L'imprévisible séduction du daim Des contre-cultures américaines aux podiums parisiens
Le daim et la mode vivent une histoire d'amour compliquée. Sûrement dû au fait que la tendance ait pris forme loin des podiums, entre aviators et motocyclistes des années 50 et puis vingt ans plus tard avec l'ascension psychédélique des hippies, mais dès son premier atterrissage dans les ateliers, il n'a jamais eu la tenue suffisante pour rester pertinent plus d'une saison. Peut-être que ce qui rend le cuir de daim démodé rapidement est la gamme de marrons pour laquelle nous le connaissons, une coloration rustique qui, dans le monde de la mode, n'est maîtrisée avec succès que par des designers talentueux. Il n'est donc pas surprenant que parmi les pionniers de cette tendance, nous trouvions Ralph Lauren, Yves Saint Laurent et Miuccia Prada : le premier pilier de l'esthétique américaine, le second amateur du street style et des couleurs du Maroc, et la dernière créatrice d'une esthétique par la suite reconnue comme ugly chic (des mondes bien éloignés du charme intemporel du Paris chic). Cependant, si les recherches Google mondiales pour "suede" sont en augmentation constante depuis 2020, avec un +70% l'année dernière, il y a bien une raison, et pour la première fois depuis quelques mois, le quiet luxury n'y est pour rien. Les premières marques à ramener le daim sous le feu des projecteurs des dernières Fashion Week étaient de nouveau été des rebelles, Acne Studios qui, pour la SS24, a présenté des mini-jupes en cuir velouté à l'apparence usée, Loewe qui a dévoilé des pantalons et trenchs aux proportions complètement démesurées, Marni qui a opté pour des coloris ternes comme le gris taupe pour des jupes longues jusqu'aux pieds, et Miu Miu qui les a raccourcies à l'extrême.
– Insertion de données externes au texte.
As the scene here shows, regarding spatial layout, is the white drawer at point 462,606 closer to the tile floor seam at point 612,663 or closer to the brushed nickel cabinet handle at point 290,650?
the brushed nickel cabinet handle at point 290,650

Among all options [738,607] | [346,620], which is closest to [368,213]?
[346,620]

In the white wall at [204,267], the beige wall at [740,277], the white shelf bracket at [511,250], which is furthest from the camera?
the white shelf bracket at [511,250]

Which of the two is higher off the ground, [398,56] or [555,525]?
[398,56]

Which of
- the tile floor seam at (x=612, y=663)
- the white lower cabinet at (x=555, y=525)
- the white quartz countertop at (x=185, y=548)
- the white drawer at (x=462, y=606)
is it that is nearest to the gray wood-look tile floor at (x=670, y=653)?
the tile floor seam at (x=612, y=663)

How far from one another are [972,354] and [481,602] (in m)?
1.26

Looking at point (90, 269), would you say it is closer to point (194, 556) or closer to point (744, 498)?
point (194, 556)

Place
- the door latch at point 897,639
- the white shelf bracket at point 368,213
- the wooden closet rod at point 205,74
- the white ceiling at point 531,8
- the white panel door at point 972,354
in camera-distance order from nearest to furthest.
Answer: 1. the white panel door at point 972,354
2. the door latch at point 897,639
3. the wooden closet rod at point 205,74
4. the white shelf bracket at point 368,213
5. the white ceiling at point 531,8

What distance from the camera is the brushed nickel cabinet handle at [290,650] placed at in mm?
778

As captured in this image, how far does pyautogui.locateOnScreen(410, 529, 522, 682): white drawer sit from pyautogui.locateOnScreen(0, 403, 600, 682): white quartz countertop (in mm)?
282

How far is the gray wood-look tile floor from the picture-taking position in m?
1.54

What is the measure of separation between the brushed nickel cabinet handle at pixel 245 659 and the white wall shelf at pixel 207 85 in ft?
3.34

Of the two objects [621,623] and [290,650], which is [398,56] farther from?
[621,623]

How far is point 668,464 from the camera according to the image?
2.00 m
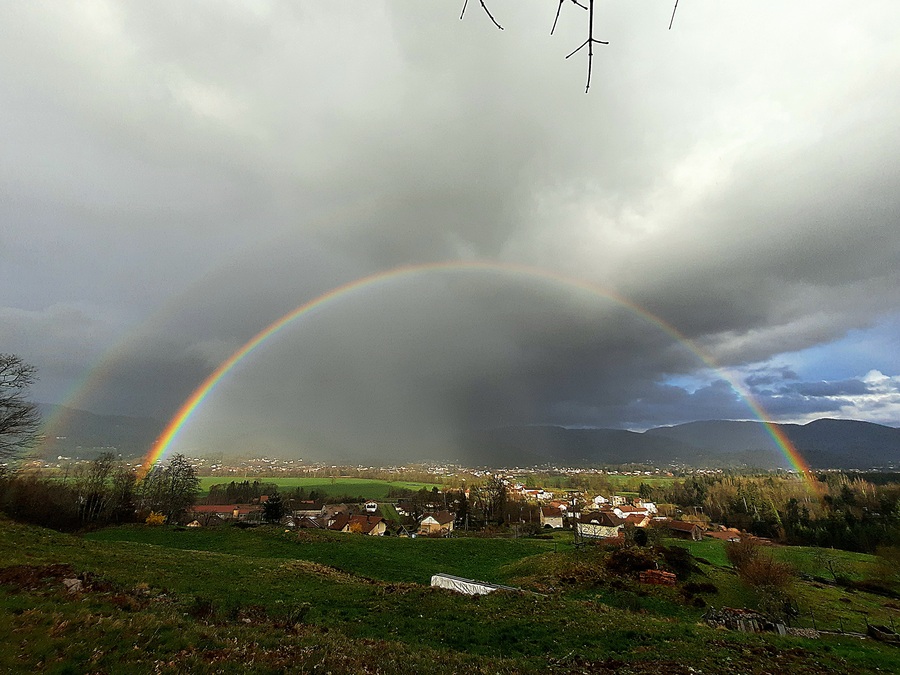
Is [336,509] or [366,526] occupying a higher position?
[366,526]

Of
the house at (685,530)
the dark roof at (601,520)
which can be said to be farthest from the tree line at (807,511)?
the dark roof at (601,520)

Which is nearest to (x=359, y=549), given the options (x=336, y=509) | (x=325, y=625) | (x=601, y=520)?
(x=325, y=625)

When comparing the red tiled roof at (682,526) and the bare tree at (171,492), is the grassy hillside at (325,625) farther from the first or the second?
the red tiled roof at (682,526)

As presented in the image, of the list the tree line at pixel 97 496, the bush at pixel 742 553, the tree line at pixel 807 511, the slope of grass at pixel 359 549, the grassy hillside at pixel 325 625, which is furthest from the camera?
the tree line at pixel 807 511

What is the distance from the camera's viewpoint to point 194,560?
2489cm

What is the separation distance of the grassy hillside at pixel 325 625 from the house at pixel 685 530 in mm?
62706

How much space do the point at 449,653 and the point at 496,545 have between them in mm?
39870

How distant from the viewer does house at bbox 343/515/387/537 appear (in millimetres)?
76000

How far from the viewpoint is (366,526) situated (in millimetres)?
78125

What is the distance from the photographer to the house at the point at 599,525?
250 ft

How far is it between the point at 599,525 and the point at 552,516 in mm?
25061

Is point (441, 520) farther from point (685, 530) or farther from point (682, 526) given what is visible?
point (682, 526)

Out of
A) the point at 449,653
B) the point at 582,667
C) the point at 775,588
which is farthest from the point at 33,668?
the point at 775,588

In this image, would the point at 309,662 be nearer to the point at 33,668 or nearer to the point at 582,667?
the point at 33,668
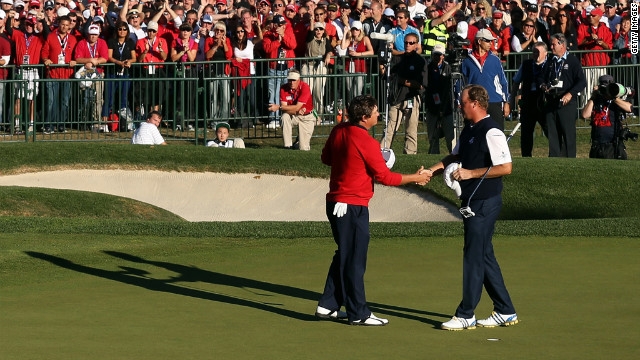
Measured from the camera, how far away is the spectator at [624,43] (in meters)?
23.4

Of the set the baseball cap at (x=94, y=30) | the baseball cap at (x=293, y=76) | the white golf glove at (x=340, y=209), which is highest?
the baseball cap at (x=94, y=30)

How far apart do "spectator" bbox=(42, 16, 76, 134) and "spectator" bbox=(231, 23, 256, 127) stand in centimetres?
316

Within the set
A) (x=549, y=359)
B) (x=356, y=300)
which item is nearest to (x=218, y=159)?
(x=356, y=300)

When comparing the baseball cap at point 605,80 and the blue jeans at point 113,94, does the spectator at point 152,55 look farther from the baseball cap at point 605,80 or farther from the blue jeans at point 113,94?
the baseball cap at point 605,80

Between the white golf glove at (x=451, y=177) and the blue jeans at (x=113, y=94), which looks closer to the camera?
the white golf glove at (x=451, y=177)

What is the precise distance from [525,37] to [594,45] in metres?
1.63

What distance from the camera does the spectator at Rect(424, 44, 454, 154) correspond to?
19672 mm

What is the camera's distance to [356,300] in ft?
28.5

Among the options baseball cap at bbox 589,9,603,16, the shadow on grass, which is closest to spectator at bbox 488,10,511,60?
baseball cap at bbox 589,9,603,16

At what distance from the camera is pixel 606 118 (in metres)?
17.8

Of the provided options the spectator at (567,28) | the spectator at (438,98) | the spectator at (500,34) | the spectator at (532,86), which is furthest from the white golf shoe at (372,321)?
the spectator at (567,28)

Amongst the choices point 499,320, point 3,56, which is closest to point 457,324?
point 499,320

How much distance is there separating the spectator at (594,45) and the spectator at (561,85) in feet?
14.3

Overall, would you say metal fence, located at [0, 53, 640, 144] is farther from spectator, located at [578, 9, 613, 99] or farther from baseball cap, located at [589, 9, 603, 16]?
baseball cap, located at [589, 9, 603, 16]
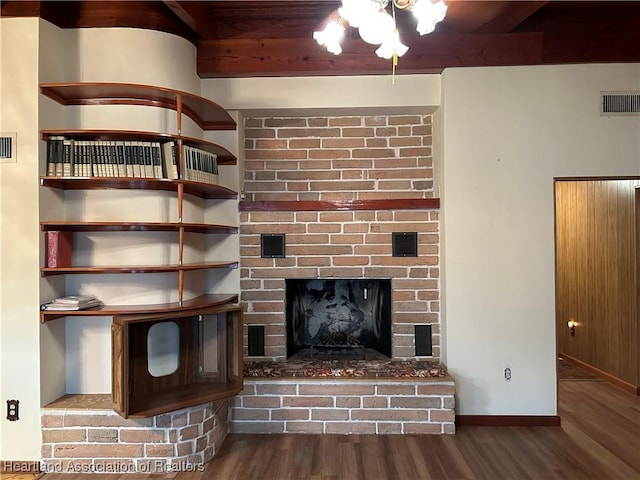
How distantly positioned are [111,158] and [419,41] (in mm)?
2184

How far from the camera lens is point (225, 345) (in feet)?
8.30

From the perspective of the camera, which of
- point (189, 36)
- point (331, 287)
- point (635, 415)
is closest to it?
point (189, 36)

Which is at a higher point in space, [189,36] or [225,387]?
[189,36]

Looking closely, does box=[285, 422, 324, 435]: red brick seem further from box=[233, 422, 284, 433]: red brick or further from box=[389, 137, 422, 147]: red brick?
box=[389, 137, 422, 147]: red brick

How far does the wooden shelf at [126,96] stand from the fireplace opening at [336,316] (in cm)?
149

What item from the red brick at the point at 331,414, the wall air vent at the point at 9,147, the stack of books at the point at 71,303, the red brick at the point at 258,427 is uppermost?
the wall air vent at the point at 9,147

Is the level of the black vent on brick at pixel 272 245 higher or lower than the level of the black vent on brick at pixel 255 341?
higher

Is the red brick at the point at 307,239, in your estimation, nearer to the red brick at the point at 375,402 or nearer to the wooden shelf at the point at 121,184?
the wooden shelf at the point at 121,184

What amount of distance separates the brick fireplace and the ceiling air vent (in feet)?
3.91

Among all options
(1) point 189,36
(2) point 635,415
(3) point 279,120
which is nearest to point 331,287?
(3) point 279,120

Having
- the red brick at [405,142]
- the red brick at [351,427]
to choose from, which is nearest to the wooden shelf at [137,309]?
the red brick at [351,427]

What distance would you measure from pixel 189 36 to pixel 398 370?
109 inches

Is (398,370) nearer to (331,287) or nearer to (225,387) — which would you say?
(331,287)

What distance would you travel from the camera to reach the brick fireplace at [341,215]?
2.96 metres
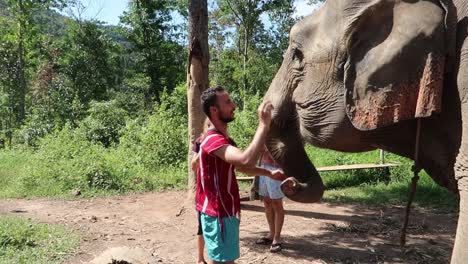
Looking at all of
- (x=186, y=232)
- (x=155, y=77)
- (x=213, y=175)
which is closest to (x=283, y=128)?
(x=213, y=175)

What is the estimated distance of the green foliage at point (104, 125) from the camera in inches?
578

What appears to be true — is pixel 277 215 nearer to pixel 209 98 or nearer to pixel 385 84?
pixel 209 98

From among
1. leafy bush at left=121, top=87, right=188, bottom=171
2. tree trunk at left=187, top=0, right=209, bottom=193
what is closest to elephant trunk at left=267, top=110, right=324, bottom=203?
tree trunk at left=187, top=0, right=209, bottom=193

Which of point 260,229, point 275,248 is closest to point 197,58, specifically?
point 260,229

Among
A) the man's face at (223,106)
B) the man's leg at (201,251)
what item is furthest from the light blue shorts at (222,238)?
the man's leg at (201,251)

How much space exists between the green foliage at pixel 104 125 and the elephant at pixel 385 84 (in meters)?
11.4

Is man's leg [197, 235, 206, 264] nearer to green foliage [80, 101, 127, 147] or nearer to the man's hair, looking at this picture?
the man's hair

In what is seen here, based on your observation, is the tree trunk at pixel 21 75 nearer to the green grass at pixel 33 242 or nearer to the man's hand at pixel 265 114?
the green grass at pixel 33 242

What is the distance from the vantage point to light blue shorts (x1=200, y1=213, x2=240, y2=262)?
118 inches

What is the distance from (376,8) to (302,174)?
1428 millimetres

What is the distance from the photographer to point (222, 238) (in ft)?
9.82

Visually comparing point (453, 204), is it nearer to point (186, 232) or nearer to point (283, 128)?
point (186, 232)

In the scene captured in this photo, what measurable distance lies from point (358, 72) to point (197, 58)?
4590 millimetres

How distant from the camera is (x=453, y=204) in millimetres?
7832
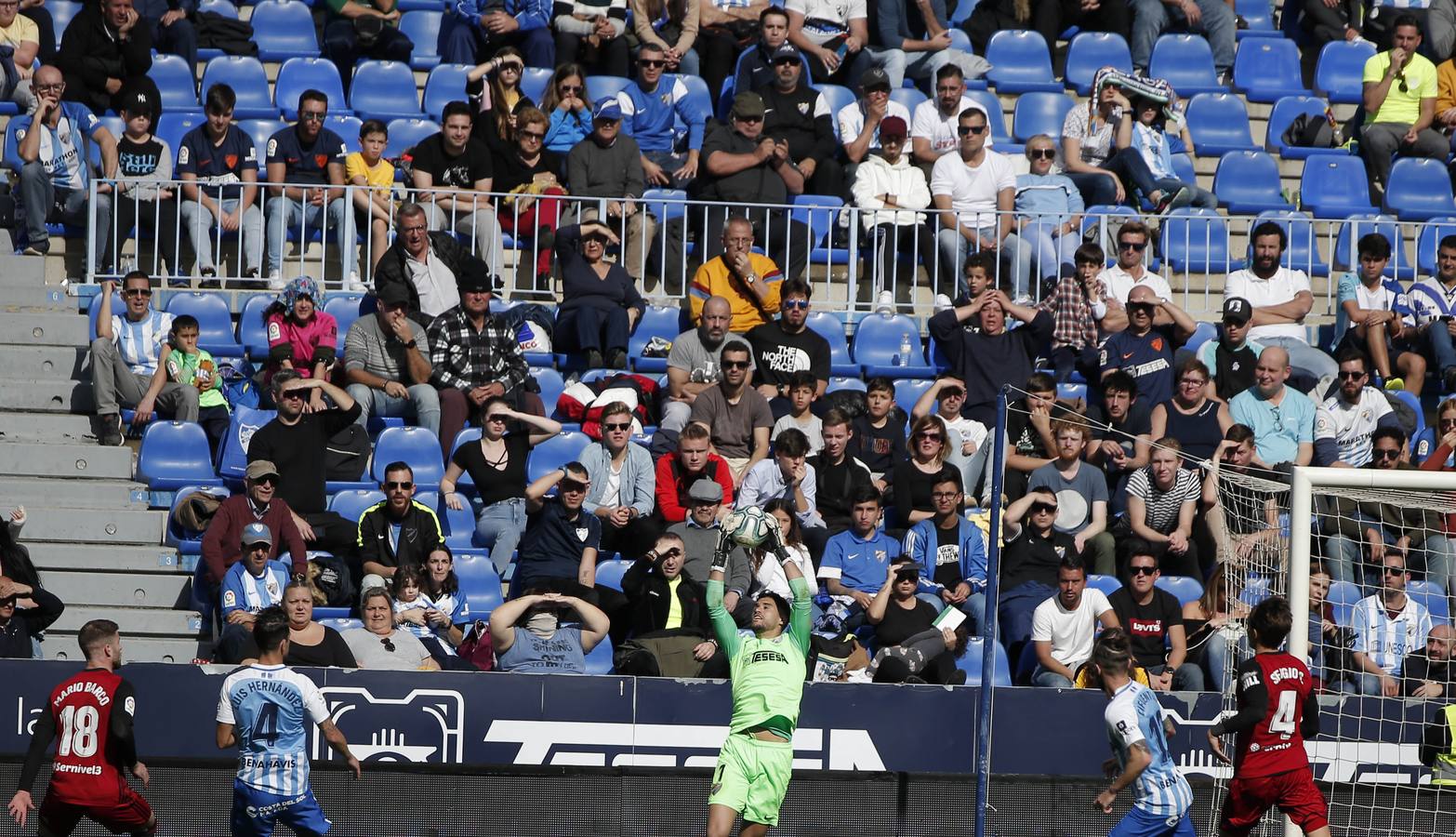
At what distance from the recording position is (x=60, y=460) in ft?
43.9

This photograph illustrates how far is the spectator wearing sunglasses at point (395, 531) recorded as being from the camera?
12453 millimetres

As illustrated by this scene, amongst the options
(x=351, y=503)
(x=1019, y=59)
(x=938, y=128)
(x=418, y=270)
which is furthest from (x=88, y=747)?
(x=1019, y=59)

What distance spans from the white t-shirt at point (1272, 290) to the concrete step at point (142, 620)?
8.46 meters

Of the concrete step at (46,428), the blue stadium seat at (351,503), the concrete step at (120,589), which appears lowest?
the concrete step at (120,589)

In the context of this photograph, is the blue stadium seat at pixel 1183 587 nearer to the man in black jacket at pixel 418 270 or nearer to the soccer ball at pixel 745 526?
the soccer ball at pixel 745 526

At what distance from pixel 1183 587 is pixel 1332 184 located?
5695 millimetres

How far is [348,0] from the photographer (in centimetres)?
1669

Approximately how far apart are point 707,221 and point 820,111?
5.60ft

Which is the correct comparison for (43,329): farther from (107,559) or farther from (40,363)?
(107,559)

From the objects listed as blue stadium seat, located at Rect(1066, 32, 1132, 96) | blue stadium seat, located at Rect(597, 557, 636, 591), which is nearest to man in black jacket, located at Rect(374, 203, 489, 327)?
blue stadium seat, located at Rect(597, 557, 636, 591)

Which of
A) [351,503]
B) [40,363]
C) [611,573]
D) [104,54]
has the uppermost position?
[104,54]

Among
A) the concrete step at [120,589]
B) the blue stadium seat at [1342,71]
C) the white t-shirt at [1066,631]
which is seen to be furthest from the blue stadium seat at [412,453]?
the blue stadium seat at [1342,71]

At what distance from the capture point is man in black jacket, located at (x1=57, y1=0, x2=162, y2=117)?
15500 millimetres

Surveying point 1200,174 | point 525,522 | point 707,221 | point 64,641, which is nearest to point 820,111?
point 707,221
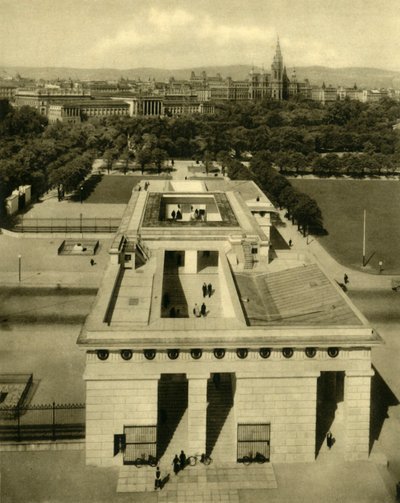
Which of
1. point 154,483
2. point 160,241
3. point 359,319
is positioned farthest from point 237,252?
point 154,483

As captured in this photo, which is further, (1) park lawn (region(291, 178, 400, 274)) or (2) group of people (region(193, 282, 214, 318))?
(1) park lawn (region(291, 178, 400, 274))

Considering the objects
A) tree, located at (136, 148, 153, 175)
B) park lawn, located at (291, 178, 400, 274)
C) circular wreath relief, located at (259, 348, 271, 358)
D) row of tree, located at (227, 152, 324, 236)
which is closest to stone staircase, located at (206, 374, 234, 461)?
circular wreath relief, located at (259, 348, 271, 358)

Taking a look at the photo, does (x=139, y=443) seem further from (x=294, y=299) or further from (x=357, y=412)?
(x=294, y=299)

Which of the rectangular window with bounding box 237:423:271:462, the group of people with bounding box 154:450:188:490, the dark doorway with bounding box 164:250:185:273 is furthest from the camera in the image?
the dark doorway with bounding box 164:250:185:273

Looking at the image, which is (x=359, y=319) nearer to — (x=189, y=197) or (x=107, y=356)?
(x=107, y=356)

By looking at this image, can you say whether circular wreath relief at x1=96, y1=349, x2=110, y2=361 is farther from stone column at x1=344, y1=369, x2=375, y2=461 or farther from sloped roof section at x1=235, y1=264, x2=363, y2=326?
stone column at x1=344, y1=369, x2=375, y2=461

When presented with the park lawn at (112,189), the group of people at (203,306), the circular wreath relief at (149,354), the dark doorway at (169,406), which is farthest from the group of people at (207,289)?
the park lawn at (112,189)

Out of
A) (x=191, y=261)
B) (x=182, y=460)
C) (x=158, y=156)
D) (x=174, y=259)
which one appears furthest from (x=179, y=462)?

Avec une approche plus conventionnelle de la tendance, la Resort 2025 de Gucci a également remis au goût du jour le cuir velouté, mais sur des silhouettes vintage qui rappellent les Swinging Sixties londoniennes, comme les blazers à double boutonnage, les mini-robes, les capes carrées et les tailleurs à manches courtes. À la Paris Fashion Week Men's, pour son grand final, Dries Van Noten a peut-être proposé l'itération la plus élégante de la tendance, tout comme Zegna : le premier avec un ensemble de travail gris chaud au col oversize, le dernier avec une gamme de manteaux prenant leur couleur des champs de lin qui ont inspiré la collection. La liste interminable d'exemples de marques de luxe et non-luxe qui ont évoqué le daim lors des dernières Fashion Week est la preuve irréfutable que ce matériau a enfin trouvé une nouvelle voix dans le chœur dynamique des tendances. Mis à part les sneakers (et ici nous citons les grands classiques Puma Suede et les Triple Stitch de Zegna), pour l'instant, il semble vraisemblablement que la relation tumultueuse entre la mode et le daim soit arrivée à un moment de calme. Reste à voir s'il s'agira d'une autre passade ou d'un véritable amour.